AutoUpdater: SysPad now checks for updated versions at it's run time and gives you the option to download and install the new version.

# Title: SysPad
# Description: A utility program that has two forms, one showing 5 tabs with textboxes which can be printed.  The second form organizes folders chosen by the user.  This is to provide quick access to commonly used folders.  Especially useful in an IT/DP setting where lots of folders are being accessed.
# Author Name: Robert Burke
# System Requirements:  Windows [XP|Vista|Seven]
# License info: Apache 2.0

If you use this program, any comments, ideas, critiques are highly welcome. 
The installer can be found at: CodePlex

----------


## Undocked Windy

*I really don't mean to be a douche or anything, but aren't attachments required? I just got PMed by a mod for the same thing, so heads-up!

BTW, program worked like a charm. I have one question though: What makes someone want to use this more than regular ol' reliable notepad?*

----------


## Seraph

Attachments are only required, I think, if you don't provide a link.  Or so that is what I understood.  My source and program is all found at the website, so I dunno.

But, this program lets you have constant access to little notes.  Notepad, you have to create a file and open it every time you want to look at it.  In this case, you just click the icon and you have notes that you don't have to worry about saving because they save as you type.

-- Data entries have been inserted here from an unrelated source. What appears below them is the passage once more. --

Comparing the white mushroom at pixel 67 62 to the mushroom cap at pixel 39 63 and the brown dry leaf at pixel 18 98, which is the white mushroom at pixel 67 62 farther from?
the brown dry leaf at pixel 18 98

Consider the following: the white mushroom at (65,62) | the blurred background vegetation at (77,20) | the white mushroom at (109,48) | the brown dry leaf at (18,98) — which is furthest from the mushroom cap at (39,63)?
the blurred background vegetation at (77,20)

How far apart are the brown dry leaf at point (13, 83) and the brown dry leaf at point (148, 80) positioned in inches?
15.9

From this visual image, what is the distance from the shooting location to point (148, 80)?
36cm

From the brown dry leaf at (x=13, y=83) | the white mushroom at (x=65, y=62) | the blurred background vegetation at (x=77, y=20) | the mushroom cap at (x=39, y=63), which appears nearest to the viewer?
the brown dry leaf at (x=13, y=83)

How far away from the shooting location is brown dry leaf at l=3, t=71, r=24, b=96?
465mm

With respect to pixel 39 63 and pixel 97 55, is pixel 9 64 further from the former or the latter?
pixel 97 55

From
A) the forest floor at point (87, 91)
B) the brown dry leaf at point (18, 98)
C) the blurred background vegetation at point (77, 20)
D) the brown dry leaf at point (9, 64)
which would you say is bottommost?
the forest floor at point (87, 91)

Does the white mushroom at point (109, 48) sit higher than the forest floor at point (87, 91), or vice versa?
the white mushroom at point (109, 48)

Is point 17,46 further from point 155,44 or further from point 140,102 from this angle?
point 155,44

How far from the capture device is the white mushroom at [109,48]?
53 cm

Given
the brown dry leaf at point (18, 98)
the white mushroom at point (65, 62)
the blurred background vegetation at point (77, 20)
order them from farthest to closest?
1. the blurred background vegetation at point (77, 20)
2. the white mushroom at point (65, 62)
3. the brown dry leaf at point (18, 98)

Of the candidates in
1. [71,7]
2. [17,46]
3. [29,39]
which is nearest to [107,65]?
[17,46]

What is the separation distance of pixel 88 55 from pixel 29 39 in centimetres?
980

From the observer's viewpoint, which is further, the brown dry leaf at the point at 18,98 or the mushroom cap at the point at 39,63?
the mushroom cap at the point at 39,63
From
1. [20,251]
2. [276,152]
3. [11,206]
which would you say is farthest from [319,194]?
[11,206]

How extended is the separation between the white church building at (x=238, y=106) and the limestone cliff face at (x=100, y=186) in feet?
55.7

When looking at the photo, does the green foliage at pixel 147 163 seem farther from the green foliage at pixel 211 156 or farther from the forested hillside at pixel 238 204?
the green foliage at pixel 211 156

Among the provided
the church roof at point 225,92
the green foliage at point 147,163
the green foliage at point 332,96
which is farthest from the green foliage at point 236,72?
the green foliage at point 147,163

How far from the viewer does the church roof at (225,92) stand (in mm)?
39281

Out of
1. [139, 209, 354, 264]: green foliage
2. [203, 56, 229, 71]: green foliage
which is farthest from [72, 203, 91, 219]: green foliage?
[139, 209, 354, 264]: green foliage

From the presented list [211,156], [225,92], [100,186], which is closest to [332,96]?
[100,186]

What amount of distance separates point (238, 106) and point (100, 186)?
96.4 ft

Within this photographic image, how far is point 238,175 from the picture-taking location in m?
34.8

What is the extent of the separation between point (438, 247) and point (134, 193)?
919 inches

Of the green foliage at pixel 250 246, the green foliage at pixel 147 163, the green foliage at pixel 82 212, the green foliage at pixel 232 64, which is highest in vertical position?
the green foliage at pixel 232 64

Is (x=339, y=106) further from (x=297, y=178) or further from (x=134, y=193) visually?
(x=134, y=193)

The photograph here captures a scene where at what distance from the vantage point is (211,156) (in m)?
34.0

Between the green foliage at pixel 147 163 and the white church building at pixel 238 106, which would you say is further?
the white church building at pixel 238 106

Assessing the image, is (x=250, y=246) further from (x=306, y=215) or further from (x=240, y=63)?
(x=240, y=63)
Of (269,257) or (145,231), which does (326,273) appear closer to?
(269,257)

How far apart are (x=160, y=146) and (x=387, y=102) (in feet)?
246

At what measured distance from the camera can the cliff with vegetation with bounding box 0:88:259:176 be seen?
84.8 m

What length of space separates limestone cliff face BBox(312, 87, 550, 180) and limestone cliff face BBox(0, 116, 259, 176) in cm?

I don't know if it's just my PC at home causing some sort of interference, but I have come across the problem that Windows XP won't shutdown while this program is running.  Since you are the first person to talk to me, do you have an XP system you could try this on?  Vista works fine for me.  It is entirely possible, though, with my XP desktop that I have something on there that is interfering with my program and the shutdown process of Windows.  My XP system has lots of stuff on it, so it isn't the most streamlined setup right now.  lol

----------


## Undocked Windy

*I have Windows 7.*

----------


## Seraph

/bump

----------


## Seraph

Version 4.6.5 Release bump.

----------